Puma blamed currency impacts, lower sales in China, inventory devaluation and return provisions for a 140 basis point drop in its gross profit margin to 47.6 percent.
It proposed suspending its dividend payment at its annual general meeting Thursday, held digitally.
“I hope you understand that we can’t pay a dividend in such difficult times as these,” Gulden told shareholders who had logged in, adding that senior managers had also volunteered to accept between 25 and 30 percent less remuneration.
The company gave no guidance for the balance of the year, with Gulden noting “we are mitigating the impact on our revenues wherever we can by focusing on e-commerce and the markets that are opening up again.”
In the quarter, sales in Asia-Pacific dropped 12 percent in currency-adjusted terms with China, Japan and Korea the most severely impacted countries.
Hit by the health crisis later in the quarter, the EMEA and Americas regions saw revenues increase 3.5 percent and 3.1 percent respectively.
Footwear improved 1.9 percent while apparel was down 6.3 percent in Q1, Puma said.
Online sales bounded 38 percent in the quarter to 84 million euros, and catapulted 77 percent in April. Still, e-commerce accounted for only 6.5 percent of Puma revenues in 2019, and the company is gunning to reach about 10 percent in about three years.

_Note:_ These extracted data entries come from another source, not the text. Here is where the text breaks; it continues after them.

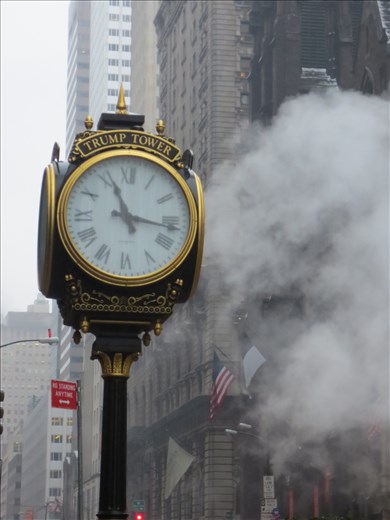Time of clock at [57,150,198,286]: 11:16
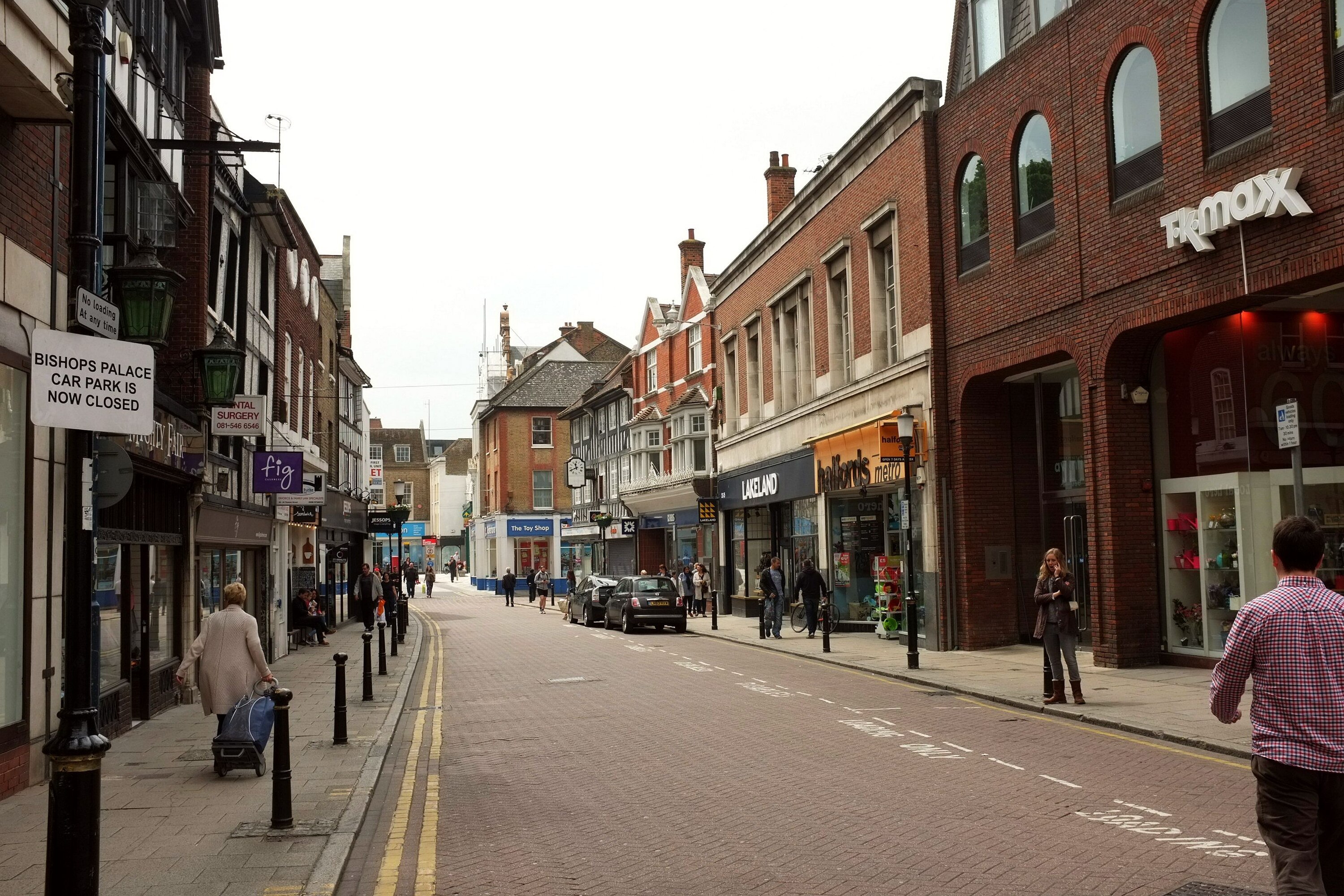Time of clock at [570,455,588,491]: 11:42
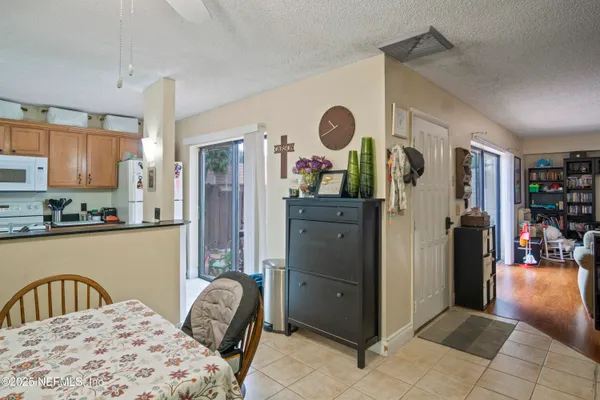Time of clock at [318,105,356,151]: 10:41
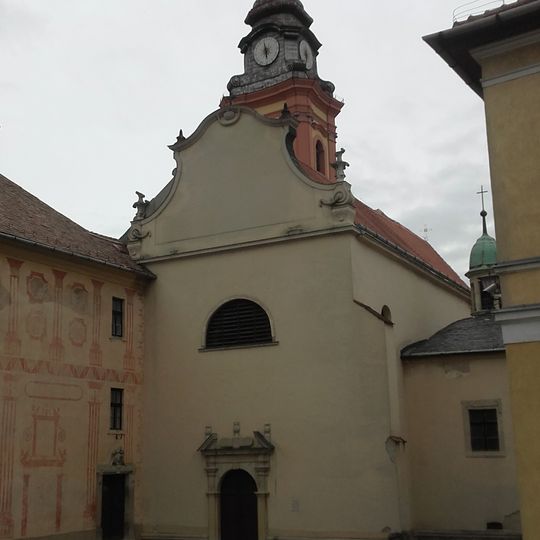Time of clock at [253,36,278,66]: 5:57
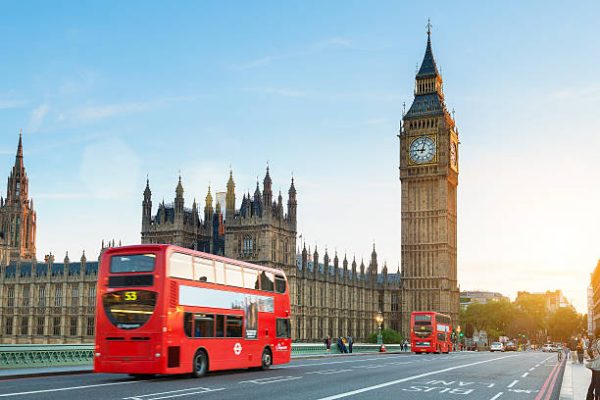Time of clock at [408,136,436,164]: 9:01
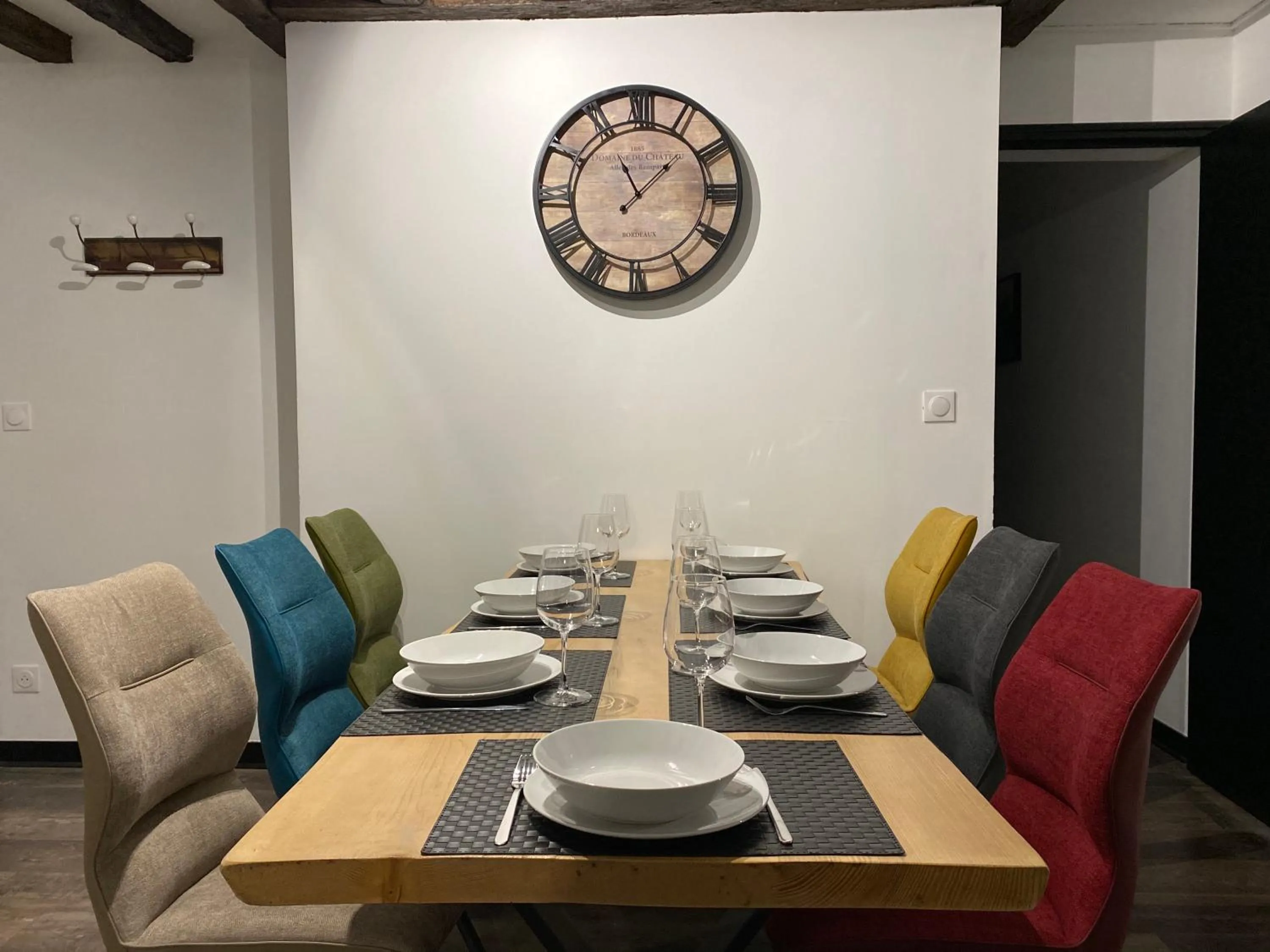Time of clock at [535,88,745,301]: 11:07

Gulden noted that e-commerce in China, its only lifeline during lockdowns there, has slowed down as physical stores reopened. He noted department stores and malls are not doing as well as other stores. “There are fewer customers, but they’re buying more.”
Puma operates about 860 stores worldwide, and around a third have reopened with greeters to limit the number of shoppers, gloves and sanitizers on offer, floor signage to keep people apart and plexiglass shields at cash desks.
The company has not slowed development of new products for 2021 and is relying on digital materials, including 3-D CADs, video conferencing and shipments of physical samples to sell its spring-summer 2021 collection to retailers.
Gulden revealed that Puma secured a 900-million-euro revolving credit facility to help it navigate the crisis, with more than half of the moneys coming from KfW, a German state-owned development bank. “The goal is to get through this without any Puma employee losing their job,” he said.